* PROMPT
Lines from the one containing "РАСПРОДАЖА ПОЛЬША 1950г. Полная серия. Гаш." through the final line of the entries below: reproduce them exactly, all of them and only them.

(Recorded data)
━━━━━━
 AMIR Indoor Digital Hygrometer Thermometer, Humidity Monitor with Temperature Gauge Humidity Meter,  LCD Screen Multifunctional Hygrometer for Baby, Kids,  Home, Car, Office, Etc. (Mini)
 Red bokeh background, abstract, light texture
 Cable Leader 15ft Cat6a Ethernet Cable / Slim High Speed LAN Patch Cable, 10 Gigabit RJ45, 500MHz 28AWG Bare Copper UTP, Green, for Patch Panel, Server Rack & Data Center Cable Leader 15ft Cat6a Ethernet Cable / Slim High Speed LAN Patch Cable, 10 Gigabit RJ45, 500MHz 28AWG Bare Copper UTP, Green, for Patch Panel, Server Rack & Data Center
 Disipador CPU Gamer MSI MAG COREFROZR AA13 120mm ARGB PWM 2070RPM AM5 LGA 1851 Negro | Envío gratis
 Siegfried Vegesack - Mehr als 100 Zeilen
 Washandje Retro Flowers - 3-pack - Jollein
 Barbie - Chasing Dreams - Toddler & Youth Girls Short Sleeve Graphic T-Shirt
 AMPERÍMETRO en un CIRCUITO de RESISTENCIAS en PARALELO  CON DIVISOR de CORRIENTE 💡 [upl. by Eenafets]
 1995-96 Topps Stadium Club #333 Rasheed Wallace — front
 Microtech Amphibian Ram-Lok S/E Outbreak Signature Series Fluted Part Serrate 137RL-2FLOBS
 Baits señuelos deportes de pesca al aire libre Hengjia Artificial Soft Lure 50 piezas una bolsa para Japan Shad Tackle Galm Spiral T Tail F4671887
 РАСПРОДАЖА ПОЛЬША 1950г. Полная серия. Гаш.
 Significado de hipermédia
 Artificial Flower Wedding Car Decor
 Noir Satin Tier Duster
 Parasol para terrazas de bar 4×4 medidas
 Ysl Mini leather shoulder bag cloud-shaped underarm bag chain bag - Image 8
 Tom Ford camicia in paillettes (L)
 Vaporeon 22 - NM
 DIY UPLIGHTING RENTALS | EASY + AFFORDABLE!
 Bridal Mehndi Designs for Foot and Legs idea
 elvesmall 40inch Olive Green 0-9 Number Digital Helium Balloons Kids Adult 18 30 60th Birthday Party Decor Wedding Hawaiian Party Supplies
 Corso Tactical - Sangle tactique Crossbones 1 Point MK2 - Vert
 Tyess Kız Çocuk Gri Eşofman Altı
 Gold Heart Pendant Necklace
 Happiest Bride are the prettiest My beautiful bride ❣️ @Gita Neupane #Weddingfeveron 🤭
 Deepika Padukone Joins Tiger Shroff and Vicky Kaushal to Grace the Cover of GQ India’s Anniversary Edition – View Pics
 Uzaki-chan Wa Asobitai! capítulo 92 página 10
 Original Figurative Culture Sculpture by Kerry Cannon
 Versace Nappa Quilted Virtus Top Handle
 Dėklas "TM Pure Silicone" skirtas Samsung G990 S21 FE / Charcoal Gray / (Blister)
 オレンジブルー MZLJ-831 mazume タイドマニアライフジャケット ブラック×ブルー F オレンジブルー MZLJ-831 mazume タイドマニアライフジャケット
━━━━━━
* TASK SOLUTION
 РАСПРОДАЖА ПОЛЬША 1950г. Полная серия. Гаш.
 Significado de hipermédia
 Artificial Flower Wedding Car Decor
 Noir Satin Tier Duster
 Parasol para terrazas de bar 4×4 medidas
 Ysl Mini leather shoulder bag cloud-shaped underarm bag chain bag - Image 8
 Tom Ford camicia in paillettes (L)
 Vaporeon 22 - NM
 DIY UPLIGHTING RENTALS | EASY + AFFORDABLE!
 Bridal Mehndi Designs for Foot and Legs idea
 elvesmall 40inch Olive Green 0-9 Number Digital Helium Balloons Kids Adult 18 30 60th Birthday Party Decor Wedding Hawaiian Party Supplies
 Corso Tactical - Sangle tactique Crossbones 1 Point MK2 - Vert
 Tyess Kız Çocuk Gri Eşofman Altı
 Gold Heart Pendant Necklace
 Happiest Bride are the prettiest My beautiful bride ❣️ @Gita Neupane #Weddingfeveron 🤭
 Deepika Padukone Joins Tiger Shroff and Vicky Kaushal to Grace the Cover of GQ India’s Anniversary Edition – View Pics
 Uzaki-chan Wa Asobitai! capítulo 92 página 10
 Original Figurative Culture Sculpture by Kerry Cannon
 Versace Nappa Quilted Virtus Top Handle
 Dėklas "TM Pure Silicone" skirtas Samsung G990 S21 FE / Charcoal Gray / (Blister)
 オレンジブルー MZLJ-831 mazume タイドマニアライフジャケット ブラック×ブルー F オレンジブルー MZLJ-831 mazume タイドマニアライフジャケット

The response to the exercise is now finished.